L’apertura dell’opposizione
La proposta di Brunetta ha trovato tuttavia consensi nel Partito Democratico, con il senatore Filippo Sensi che ha rilanciato l’idea di un indulto parziale come segno di impegno verso una “civiltà” della pena.
La responsabile giustizia del Pd, Debora Serracchiani, ha invitato a una discussione seria, pur mantenendo la propria posizione critica nei confronti del governo. Serracchiani ha ricordato che il Pd ha proposto diverse misure alternative alla detenzione, come il lavoro in carcere e la creazione di case di reinserimento, tutte sistematicamente respinte dalla maggioranza. La responsabile giustizia ha poi dichiarato che il Pd è pronto a discutere, ma ha anche evidenziato che la maggioranza non ha mai mostrato la volontà di sostenere misure efficaci in Parlamento.

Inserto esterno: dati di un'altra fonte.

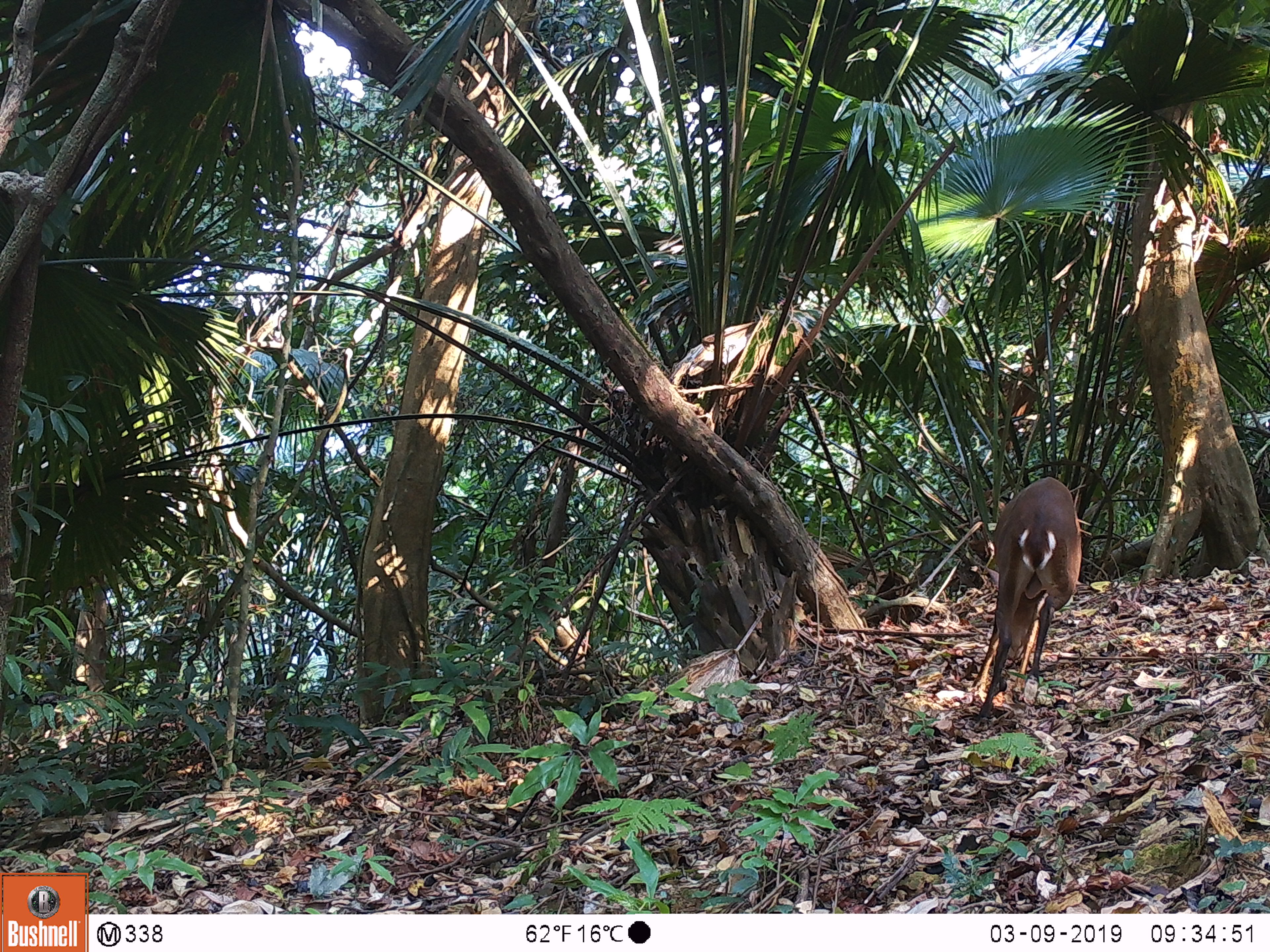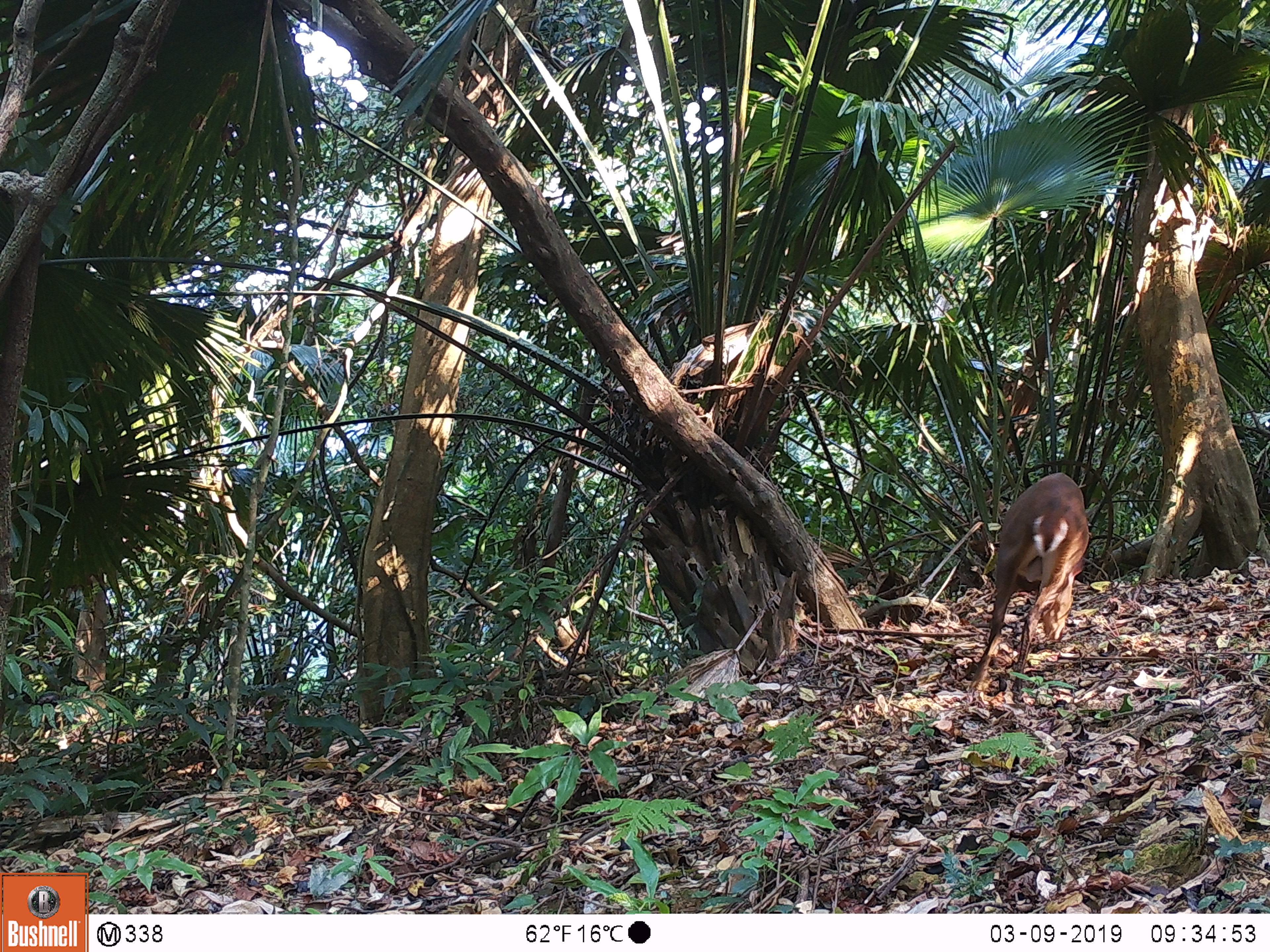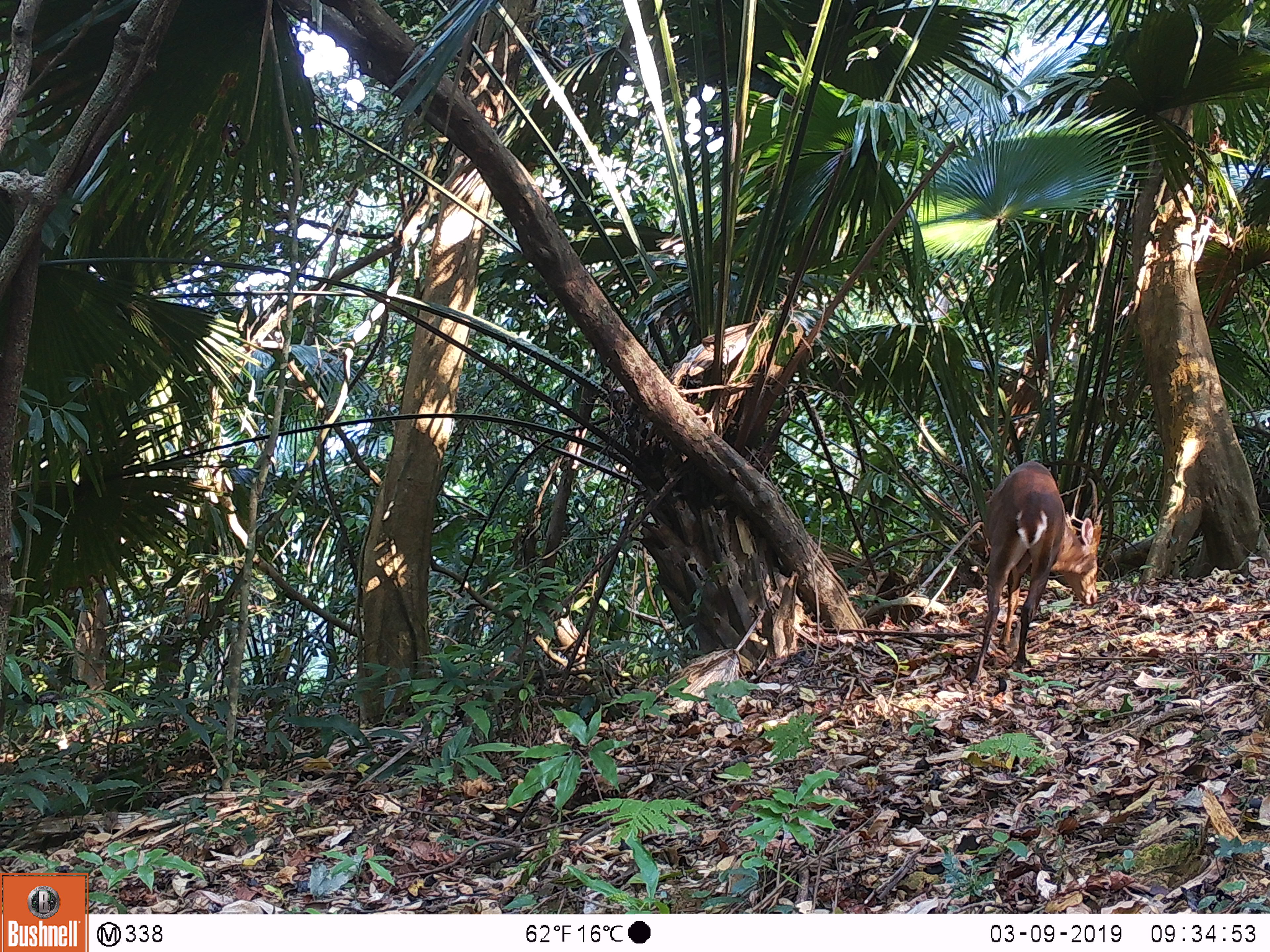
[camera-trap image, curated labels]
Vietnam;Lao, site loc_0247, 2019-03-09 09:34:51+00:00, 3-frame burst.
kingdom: Animalia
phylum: Chordata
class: Mammalia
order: Artiodactyla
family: Cervidae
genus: Muntiacus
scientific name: Muntiacus vuquangensis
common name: large-antlered muntjac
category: large antlered muntjac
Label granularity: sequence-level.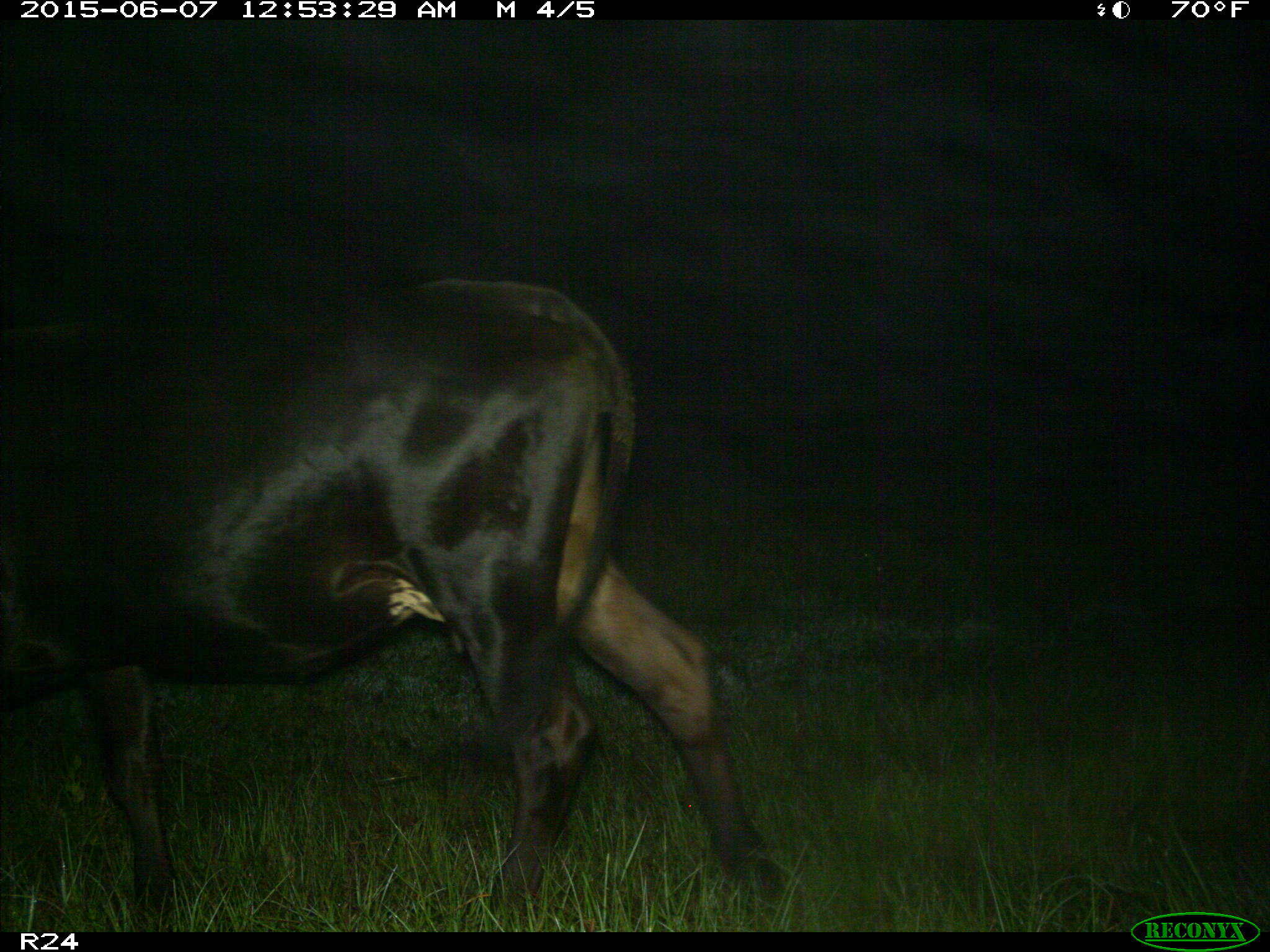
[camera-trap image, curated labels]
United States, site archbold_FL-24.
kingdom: Animalia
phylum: Chordata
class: Mammalia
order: Artiodactyla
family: Bovidae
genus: Bos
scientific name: Bos taurus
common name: domestic cow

Il segretario di + Europa, Riccardo Magi, durante il suo intervento al programma televisivo Omnibus, ha criticato il governo per la sua reticenza a prendere in considerazione misure concrete per migliorare la situazione nelle carceri. Magi ha osservato che la proposta di Brunetta merita attenzione, ma che prima di discuterne seriamente, il governo dovrebbe affrontare la questione strutturale delle carceri. Secondo Magi, l’atteggiamento del governo, che esclude atti di clemenza, rivela una “mancanza di volontà politica” nel riformare il sistema penitenziario.
L’idea di liberare i detenuti per reati meno gravi è stata sostenuta anche da Benedetto Della Vedova (+Europa), che, sul suo profilo X, ha ribadito che un carcere sovraffollato rischia di trasformarsi in un luogo di recidiva anziché di recupero.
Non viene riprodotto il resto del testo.